> Exercise task
Show each line of the records below that contains the string "point", treating uppercase and lowercase letters as different.

(Image and question records)

## Begin

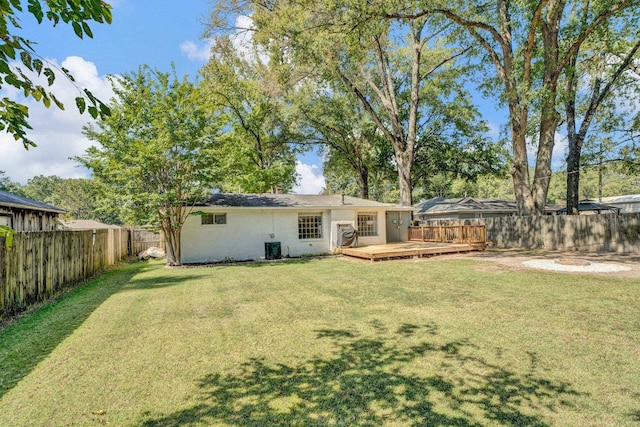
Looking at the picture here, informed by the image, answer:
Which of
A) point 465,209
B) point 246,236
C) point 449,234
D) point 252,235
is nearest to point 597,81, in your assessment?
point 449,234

## End
## Begin

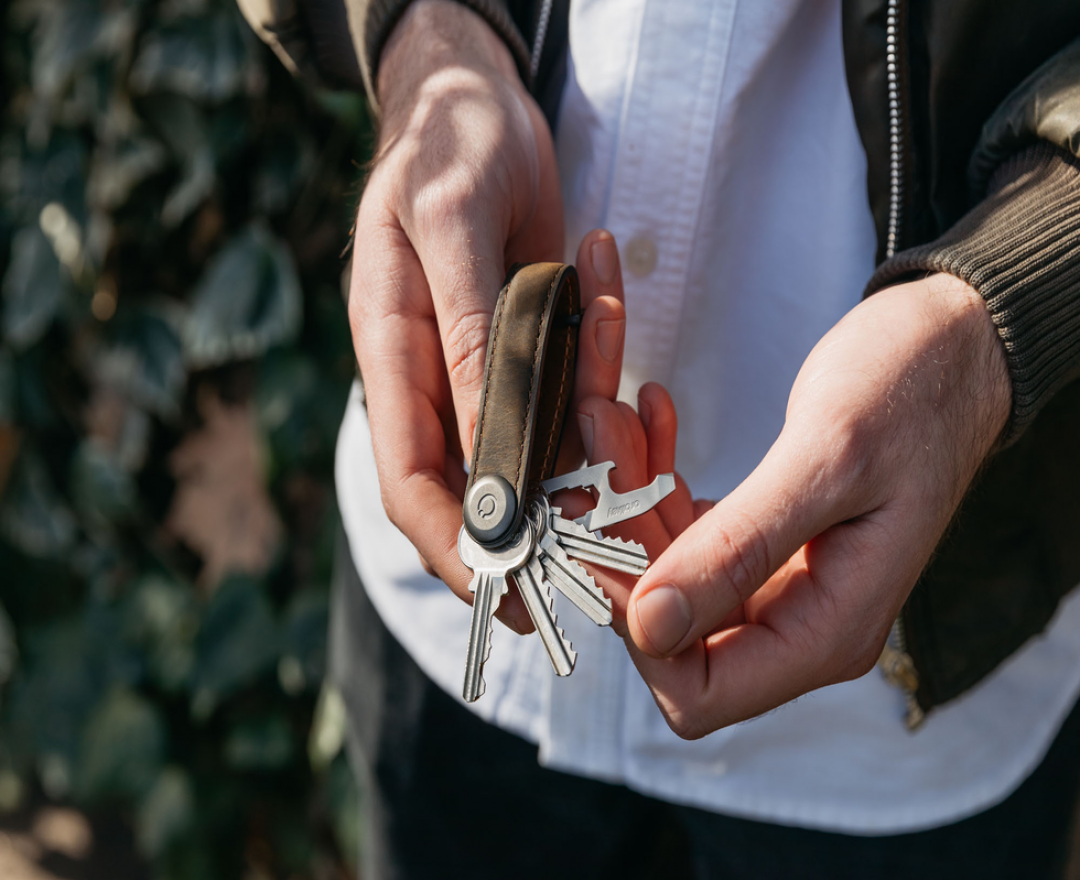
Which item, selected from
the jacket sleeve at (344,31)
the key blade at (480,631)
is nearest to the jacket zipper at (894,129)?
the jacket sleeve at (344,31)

## End

> Task solution
A) point 465,209
B) point 246,236
C) point 449,234
D) point 252,235
is nearest to point 597,81, in your assessment?
point 449,234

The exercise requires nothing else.